## TASK DESCRIPTION
The task calls for every line of the data to be repeated exactly.

Collected data entries
★ ★ ★
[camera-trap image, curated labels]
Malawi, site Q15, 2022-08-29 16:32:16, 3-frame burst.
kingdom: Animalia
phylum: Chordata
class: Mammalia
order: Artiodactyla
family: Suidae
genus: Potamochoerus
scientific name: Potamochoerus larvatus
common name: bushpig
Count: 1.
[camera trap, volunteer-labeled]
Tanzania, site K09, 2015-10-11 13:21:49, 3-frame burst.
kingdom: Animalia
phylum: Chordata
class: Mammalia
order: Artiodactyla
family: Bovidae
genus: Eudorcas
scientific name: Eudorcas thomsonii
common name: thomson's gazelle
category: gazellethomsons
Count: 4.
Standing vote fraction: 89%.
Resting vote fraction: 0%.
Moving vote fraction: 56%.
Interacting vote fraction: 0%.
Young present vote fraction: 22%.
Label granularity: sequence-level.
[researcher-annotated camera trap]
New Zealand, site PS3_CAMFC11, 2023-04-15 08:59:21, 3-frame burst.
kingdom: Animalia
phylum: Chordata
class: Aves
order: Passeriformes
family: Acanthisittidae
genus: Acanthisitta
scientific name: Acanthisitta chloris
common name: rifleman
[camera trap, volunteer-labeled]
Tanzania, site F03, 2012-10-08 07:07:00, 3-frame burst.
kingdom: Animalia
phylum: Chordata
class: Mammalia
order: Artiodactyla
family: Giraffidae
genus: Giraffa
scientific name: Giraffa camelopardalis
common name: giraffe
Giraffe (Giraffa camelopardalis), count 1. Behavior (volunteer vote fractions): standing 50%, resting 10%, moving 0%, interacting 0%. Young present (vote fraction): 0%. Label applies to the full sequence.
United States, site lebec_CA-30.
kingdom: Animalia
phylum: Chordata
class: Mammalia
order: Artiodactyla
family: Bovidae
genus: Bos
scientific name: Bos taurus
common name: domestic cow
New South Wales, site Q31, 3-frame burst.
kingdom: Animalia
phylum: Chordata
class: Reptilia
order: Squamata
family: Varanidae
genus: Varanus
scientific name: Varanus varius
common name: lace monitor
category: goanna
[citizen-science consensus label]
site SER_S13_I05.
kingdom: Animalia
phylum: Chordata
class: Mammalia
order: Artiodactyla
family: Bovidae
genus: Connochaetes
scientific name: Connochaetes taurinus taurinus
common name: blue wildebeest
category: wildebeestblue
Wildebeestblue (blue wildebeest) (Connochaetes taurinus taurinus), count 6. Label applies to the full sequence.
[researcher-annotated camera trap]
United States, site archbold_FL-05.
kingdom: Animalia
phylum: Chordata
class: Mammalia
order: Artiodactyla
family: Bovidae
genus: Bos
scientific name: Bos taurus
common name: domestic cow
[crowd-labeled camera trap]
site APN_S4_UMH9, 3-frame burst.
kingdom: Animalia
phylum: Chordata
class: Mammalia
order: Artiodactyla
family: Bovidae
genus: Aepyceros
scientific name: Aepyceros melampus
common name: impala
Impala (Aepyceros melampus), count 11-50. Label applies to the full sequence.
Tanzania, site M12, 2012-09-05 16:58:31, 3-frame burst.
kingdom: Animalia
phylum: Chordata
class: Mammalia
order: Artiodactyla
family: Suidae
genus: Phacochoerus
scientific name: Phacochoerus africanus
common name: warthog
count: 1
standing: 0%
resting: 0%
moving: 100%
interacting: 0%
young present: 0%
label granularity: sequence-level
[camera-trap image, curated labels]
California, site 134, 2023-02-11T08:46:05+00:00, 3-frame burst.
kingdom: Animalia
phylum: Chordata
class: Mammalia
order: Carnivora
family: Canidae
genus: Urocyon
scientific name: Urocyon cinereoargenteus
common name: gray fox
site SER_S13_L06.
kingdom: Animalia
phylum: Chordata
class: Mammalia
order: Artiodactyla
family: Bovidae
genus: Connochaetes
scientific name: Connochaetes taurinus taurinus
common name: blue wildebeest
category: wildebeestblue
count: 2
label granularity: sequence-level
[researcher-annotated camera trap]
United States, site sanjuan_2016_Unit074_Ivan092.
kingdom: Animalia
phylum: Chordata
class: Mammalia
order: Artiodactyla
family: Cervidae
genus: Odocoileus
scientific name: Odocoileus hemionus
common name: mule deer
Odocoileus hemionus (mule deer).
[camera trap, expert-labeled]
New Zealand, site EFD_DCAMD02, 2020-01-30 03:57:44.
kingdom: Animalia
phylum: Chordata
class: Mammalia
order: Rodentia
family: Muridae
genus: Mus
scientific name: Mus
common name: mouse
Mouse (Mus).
★ ★ ★
## TASK ANSWER
[camera-trap image, curated labels]
Malawi, site Q15, 2022-08-29 16:32:16, 3-frame burst.
kingdom: Animalia
phylum: Chordata
class: Mammalia
order: Artiodactyla
family: Suidae
genus: Potamochoerus
scientific name: Potamochoerus larvatus
common name: bushpig
Count: 1.
[camera trap, volunteer-labeled]
Tanzania, site K09, 2015-10-11 13:21:49, 3-frame burst.
kingdom: Animalia
phylum: Chordata
class: Mammalia
order: Artiodactyla
family: Bovidae
genus: Eudorcas
scientific name: Eudorcas thomsonii
common name: thomson's gazelle
category: gazellethomsons
Count: 4.
Standing vote fraction: 89%.
Resting vote fraction: 0%.
Moving vote fraction: 56%.
Interacting vote fraction: 0%.
Young present vote fraction: 22%.
Label granularity: sequence-level.
[researcher-annotated camera trap]
New Zealand, site PS3_CAMFC11, 2023-04-15 08:59:21, 3-frame burst.
kingdom: Animalia
phylum: Chordata
class: Aves
order: Passeriformes
family: Acanthisittidae
genus: Acanthisitta
scientific name: Acanthisitta chloris
common name: rifleman
[camera trap, volunteer-labeled]
Tanzania, site F03, 2012-10-08 07:07:00, 3-frame burst.
kingdom: Animalia
phylum: Chordata
class: Mammalia
order: Artiodactyla
family: Giraffidae
genus: Giraffa
scientific name: Giraffa camelopardalis
common name: giraffe
Giraffe (Giraffa camelopardalis), count 1. Behavior (volunteer vote fractions): standing 50%, resting 10%, moving 0%, interacting 0%. Young present (vote fraction): 0%. Label applies to the full sequence.
United States, site lebec_CA-30.
kingdom: Animalia
phylum: Chordata
class: Mammalia
order: Artiodactyla
family: Bovidae
genus: Bos
scientific name: Bos taurus
common name: domestic cow
New South Wales, site Q31, 3-frame burst.
kingdom: Animalia
phylum: Chordata
class: Reptilia
order: Squamata
family: Varanidae
genus: Varanus
scientific name: Varanus varius
common name: lace monitor
category: goanna
[citizen-science consensus label]
site SER_S13_I05.
kingdom: Animalia
phylum: Chordata
class: Mammalia
order: Artiodactyla
family: Bovidae
genus: Connochaetes
scientific name: Connochaetes taurinus taurinus
common name: blue wildebeest
category: wildebeestblue
Wildebeestblue (blue wildebeest) (Connochaetes taurinus taurinus), count 6. Label applies to the full sequence.
[researcher-annotated camera trap]
United States, site archbold_FL-05.
kingdom: Animalia
phylum: Chordata
class: Mammalia
order: Artiodactyla
family: Bovidae
genus: Bos
scientific name: Bos taurus
common name: domestic cow
[crowd-labeled camera trap]
site APN_S4_UMH9, 3-frame burst.
kingdom: Animalia
phylum: Chordata
class: Mammalia
order: Artiodactyla
family: Bovidae
genus: Aepyceros
scientific name: Aepyceros melampus
common name: impala
Impala (Aepyceros melampus), count 11-50. Label applies to the full sequence.
Tanzania, site M12, 2012-09-05 16:58:31, 3-frame burst.
kingdom: Animalia
phylum: Chordata
class: Mammalia
order: Artiodactyla
family: Suidae
genus: Phacochoerus
scientific name: Phacochoerus africanus
common name: warthog
count: 1
standing: 0%
resting: 0%
moving: 100%
interacting: 0%
young present: 0%
label granularity: sequence-level
[camera-trap image, curated labels]
California, site 134, 2023-02-11T08:46:05+00:00, 3-frame burst.
kingdom: Animalia
phylum: Chordata
class: Mammalia
order: Carnivora
family: Canidae
genus: Urocyon
scientific name: Urocyon cinereoargenteus
common name: gray fox
site SER_S13_L06.
kingdom: Animalia
phylum: Chordata
class: Mammalia
order: Artiodactyla
family: Bovidae
genus: Connochaetes
scientific name: Connochaetes taurinus taurinus
common name: blue wildebeest
category: wildebeestblue
count: 2
label granularity: sequence-level
[researcher-annotated camera trap]
United States, site sanjuan_2016_Unit074_Ivan092.
kingdom: Animalia
phylum: Chordata
class: Mammalia
order: Artiodactyla
family: Cervidae
genus: Odocoileus
scientific name: Odocoileus hemionus
common name: mule deer
Odocoileus hemionus (mule deer).
[camera trap, expert-labeled]
New Zealand, site EFD_DCAMD02, 2020-01-30 03:57:44.
kingdom: Animalia
phylum: Chordata
class: Mammalia
order: Rodentia
family: Muridae
genus: Mus
scientific name: Mus
common name: mouse
Mouse (Mus).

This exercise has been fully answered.